Vice President Kamala Harris talked right past the claim that she was “too progressive” in her early career as a prosecutor when she sat down for a friendly interview that aired over the weekend.
During the wide-ranging appearance with activist and MSNBC “Politics Nation” host Rev. Al Sharpton, he suggested that there was an “orchestrated” effort afoot to use the Democratic nominee’s background as San Francisco district attorney and California attorney general against her.
When Sharpton pointed out that Harris had been accused of being “too progressive as a district attorney,” the 60-year-old answered “I know” before adding: “There are all sorts of people who are going to throw a bunch of things out that will include misinformation with the intention to dissuade certain people from voting.”
Harris made no response to the criticism of her prosecutorial tenure, which included backing a handgun confiscation ballot initiative and decriminalizing prostitution.
The vice president also hit back at the suggestion that her campaign is hemorrhaging support among black men.
“There’s this narrative about what kind of support we are receiving from black men that is just not panning out in reality, in terms of when I go to, last night, Atlanta and had, I think 10,000 people,” Harris lamented.
The veep is trending toward a 41 percentage-point victory over former President Donald Trump among black men between the ages of 18 and 44, just over half the margin Barack Obama ran up against Mitt Romney in 2012, according to CNN political data analyst Harry Enten.

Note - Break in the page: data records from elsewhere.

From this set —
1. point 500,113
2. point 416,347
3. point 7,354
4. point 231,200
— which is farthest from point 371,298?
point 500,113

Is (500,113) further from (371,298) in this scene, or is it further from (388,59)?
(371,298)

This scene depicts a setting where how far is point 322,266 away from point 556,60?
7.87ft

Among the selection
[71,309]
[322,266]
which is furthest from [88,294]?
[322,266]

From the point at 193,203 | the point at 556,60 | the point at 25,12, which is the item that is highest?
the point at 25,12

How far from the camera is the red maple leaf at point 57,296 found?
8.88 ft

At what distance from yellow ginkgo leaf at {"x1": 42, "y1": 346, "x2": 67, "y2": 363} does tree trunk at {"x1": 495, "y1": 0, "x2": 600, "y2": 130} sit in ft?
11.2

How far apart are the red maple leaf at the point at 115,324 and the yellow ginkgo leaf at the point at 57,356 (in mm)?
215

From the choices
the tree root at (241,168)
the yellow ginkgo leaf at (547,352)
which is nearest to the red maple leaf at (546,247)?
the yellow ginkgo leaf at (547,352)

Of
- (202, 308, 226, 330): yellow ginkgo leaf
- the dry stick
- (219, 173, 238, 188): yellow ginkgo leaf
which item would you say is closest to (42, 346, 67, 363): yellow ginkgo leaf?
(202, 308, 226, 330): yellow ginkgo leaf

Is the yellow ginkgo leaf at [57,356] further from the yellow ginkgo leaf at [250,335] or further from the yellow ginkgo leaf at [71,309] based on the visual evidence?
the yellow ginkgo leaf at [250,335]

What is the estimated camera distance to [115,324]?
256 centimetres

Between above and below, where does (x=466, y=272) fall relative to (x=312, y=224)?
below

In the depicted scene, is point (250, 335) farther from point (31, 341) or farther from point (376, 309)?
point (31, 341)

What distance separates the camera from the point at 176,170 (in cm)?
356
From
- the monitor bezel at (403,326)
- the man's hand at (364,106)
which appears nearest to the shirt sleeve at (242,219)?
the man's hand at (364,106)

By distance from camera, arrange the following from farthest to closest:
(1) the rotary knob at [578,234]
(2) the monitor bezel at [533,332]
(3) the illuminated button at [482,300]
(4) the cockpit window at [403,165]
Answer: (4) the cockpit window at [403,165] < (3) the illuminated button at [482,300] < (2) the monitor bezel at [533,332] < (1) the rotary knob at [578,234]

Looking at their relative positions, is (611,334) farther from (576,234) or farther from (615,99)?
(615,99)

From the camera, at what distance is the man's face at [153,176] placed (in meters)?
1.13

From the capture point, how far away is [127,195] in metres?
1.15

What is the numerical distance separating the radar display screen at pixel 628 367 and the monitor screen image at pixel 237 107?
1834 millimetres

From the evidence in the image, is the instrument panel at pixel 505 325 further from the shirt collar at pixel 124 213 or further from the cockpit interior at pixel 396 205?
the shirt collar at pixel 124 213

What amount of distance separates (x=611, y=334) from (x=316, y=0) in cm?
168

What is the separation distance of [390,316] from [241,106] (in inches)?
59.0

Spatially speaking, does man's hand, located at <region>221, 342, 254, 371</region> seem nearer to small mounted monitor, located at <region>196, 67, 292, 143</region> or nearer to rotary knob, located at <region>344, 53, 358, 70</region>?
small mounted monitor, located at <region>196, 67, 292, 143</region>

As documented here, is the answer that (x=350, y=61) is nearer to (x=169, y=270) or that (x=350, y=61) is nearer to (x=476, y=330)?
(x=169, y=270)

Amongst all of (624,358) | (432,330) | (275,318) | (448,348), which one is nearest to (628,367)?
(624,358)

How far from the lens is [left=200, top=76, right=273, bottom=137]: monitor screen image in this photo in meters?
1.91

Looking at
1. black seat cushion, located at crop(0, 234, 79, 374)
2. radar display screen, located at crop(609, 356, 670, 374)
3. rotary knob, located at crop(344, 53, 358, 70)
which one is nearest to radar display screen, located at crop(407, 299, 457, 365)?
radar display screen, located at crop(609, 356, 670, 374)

Earlier this month, Obama, 63, decried what he considered lower levels of enthusiasm for Harris among black voters and lamented that it “seems to be more pronounced with the brothers.”
Last week, the Harris-Walz campaign rolled out a slate of policy proposals aimed at ginning up support from black men, including legalizing marijuana.
“What can be frustrating sometimes,” Harris vented Sunday, “is to have journalists ask me this question as though one should assume that I would just be able to take for granted the vote of black men.
“I think that’s actually an uninformed perspective, because why would black men be any different than any other demographic of voter? They expect that you earn their vote.”
At one point, Sharpton, 70, pondered whether “some of the resistance of some men, black and white, is misogynist.”
Harris again skipped a direct answer to that question and instead harped on polls suggesting most Americans “have no problem supporting a woman at all.”
Harris would become the first female president if she defeats Trump in the Nov. 5 election.